Die „Fanzoj-Waffenschmiede“: perfekte Technikund gediegene Handwerkskunst
Am Anfang steht die persönliche Entscheidung des Kunden. Es gilt, aus einer unendlichen Vielfalt an Modellen und Kaliber- (kombinationen) von einläufigen Büchsen, Flinten, Doppelbüchsen, bis hin zu kombinierten Waffen, die richtige Wahl zu treffen. Eine edle Kollektion von Jagdgewehren aus dem Hause Johann Fanzoj sowie umfassende jagdliche Erfahrung bilden dazu die hilfreiche Basis.
Denn: es geht um das Werden einer Waffe, ein Unikat, welches über Generationen unvergessliche Jagderlebnisse mit seinem Besitzer teilen wird.
Begonnen wird in der Werkstätte mit einer exakten Zeichnung, Kundenwünsche werden zu Papier gebracht, berechnet, und in einer Konstruktionszeichnung bekommt das edle Stück seine erste Form auf Papier. Auf Grundlage dieser technischen Berechnungen erfolgt die präzise Umsetzung durch Handwerkskunst auf höchstem Niveau.
Die Gewehrläufe werden aus dem vollen Material herausgearbeitet und nach jahrhundertealten überlieferten Methoden zu Mindestmaßen im eigenen Hause von Hand verlötet.
Nun gilt es den Lauf mit dem eigens erstellten Roh-Baskül und Vorderteil in präziser Handarbeit zu einem funktionierenden Ganzen zu vereinigen.
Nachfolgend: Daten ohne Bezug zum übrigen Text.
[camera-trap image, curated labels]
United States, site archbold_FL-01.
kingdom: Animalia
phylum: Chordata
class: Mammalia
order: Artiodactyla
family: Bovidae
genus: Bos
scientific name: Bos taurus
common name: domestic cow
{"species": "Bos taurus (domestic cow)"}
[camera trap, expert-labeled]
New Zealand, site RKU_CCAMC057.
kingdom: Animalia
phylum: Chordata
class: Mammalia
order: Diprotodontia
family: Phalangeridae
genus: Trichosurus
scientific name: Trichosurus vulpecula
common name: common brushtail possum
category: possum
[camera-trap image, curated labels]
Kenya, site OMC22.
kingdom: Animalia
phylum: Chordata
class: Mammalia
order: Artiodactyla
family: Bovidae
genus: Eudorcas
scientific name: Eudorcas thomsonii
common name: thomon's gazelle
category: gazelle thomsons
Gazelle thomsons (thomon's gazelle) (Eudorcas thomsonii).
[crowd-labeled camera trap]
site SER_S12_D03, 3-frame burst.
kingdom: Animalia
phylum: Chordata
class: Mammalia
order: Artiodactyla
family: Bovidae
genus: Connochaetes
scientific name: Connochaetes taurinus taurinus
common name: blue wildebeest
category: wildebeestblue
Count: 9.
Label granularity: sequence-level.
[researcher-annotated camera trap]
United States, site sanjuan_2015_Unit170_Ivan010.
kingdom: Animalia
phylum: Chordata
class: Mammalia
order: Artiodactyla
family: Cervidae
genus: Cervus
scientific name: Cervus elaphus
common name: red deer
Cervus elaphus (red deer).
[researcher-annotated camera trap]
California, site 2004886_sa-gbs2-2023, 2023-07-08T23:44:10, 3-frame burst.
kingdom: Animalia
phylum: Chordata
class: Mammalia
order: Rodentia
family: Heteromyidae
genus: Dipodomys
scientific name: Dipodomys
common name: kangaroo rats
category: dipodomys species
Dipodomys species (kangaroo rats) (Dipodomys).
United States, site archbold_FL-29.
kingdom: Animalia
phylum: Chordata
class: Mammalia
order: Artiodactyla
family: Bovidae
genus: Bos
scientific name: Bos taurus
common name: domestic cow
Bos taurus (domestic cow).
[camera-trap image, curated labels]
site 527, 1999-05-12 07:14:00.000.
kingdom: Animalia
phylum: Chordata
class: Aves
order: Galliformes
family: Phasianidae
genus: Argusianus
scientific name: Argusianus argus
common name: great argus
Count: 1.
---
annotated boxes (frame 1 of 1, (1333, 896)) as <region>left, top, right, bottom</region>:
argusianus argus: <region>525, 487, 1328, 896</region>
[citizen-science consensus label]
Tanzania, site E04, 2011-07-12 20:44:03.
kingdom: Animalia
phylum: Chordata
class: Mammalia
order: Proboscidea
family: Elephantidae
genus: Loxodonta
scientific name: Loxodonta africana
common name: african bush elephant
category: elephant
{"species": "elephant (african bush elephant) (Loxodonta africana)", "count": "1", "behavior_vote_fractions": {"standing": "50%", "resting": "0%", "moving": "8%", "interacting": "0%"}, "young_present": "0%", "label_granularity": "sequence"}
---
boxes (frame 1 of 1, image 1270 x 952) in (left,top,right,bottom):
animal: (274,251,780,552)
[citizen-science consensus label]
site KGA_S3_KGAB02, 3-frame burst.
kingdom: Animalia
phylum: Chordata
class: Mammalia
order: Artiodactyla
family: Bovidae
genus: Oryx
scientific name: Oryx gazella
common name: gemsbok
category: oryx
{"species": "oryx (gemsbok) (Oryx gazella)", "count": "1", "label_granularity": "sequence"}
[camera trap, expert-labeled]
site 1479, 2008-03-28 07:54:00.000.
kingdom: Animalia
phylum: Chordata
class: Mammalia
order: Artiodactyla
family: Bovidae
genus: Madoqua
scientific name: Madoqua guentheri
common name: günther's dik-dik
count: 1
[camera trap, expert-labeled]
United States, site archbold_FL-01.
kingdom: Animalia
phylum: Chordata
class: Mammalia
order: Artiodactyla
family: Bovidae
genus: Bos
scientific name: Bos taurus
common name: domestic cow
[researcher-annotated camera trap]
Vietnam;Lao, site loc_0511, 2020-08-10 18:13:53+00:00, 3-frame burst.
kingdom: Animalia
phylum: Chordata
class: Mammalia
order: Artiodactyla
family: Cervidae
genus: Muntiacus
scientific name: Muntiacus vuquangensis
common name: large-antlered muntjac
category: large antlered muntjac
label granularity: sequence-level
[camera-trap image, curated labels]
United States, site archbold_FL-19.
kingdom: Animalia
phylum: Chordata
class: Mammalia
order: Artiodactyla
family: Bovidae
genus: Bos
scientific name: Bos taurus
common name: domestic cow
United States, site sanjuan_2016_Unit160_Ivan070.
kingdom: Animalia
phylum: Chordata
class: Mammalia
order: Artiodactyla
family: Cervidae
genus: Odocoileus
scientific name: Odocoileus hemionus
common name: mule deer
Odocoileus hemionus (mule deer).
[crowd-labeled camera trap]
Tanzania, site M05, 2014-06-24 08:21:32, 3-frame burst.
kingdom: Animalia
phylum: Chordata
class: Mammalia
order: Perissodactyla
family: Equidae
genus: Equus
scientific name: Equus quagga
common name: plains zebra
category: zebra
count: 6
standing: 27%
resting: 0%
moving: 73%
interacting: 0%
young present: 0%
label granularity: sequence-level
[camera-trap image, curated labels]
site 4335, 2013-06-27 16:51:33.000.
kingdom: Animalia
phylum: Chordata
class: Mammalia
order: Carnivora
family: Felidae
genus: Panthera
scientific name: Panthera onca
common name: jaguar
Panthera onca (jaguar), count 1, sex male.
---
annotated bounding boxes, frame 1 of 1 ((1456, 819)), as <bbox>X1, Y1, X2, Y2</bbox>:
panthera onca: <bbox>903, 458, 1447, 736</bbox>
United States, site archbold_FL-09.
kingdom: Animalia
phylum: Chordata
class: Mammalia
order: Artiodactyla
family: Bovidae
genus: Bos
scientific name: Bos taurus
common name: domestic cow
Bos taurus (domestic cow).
Die Baskulierarbeit fordert das ganze Können und Sorgfalt des Büchsenmachers, denn vom Endergebnis wird die generations-überdauernde Haltbarkeit bei hohen Materialbelastungen mit jedem Schuß abhängen.
Des Büchsenmachers meisterliche Arbeit
Nun beginnt das Herzstück der Büchsenmacherkunst: das Montieren und die äußere Formgebung. Meisterliches Know-How sorgt für höchste Funktionalität und bildet mit seinem kunsthandwerklichen Anspruch die Basis für Schäfter und Graveur.
Wertvolles, hunderte Jahre altes Nuss-wurzelholz wird gemeinsam mit dem Kunden für den Schaft ausgewählt und entsprechend der Körpermaße des Kunden aus dem vollen Block kunstvoll in Form gebracht.
Hier ist höchste technische Präzision ebenso erforderlich wie ein künstlerisch-ästhetisches Auge. Denn: es heisst ja, „der Lauf zielt aber der Schaft trifft“.
Details kunstvoll zur Geltung gebracht
Darüber hinaus gilt der Schaft auch als Kleid der Jagdwaffe, und bestimmt deren Gesamtbild entscheidend mit.
Über Generationen gehütete Geheimnisse über die Wahl der Öle und zeitaufwendige Schleiftechniken ergeben ein makelloses Schaftfinish , welches das Holz erst ins richtige Licht setzt und jede Maserung, jedes kunstvolle Detail perfekt zur Geltung bringt.
Die Gravur bildet nun den Gipfel ästhetischer Wahrnehmung und Gediegenheit. Durch die verschieden-artigsten Techniken, von prachtvollen Reliefgravuren bis zu feinsten Boulinostichen, und durch persönliche Motivwahl , verleiht die Gravur der Waffe ihre unverwechselbare Einzigartigkeit und ist sichtbarer Ausdruck der Individualität des Kunden.
Nach erfolgreichem Überdruck-Beschußtest gemäß den strengen Richtlinien des österreichischen Beschußamtes in Ferlach, wird die Waffe im Betrieb nochmals umfangreich auf ihre Präzision getestet und professionell auf alle möglichen jagdlichen Einsätze vorbereitet, sowie mit Optik, handgefertigtem Gewehrkoffer und möglichen anderen Ausstattungswünschen komplettiert.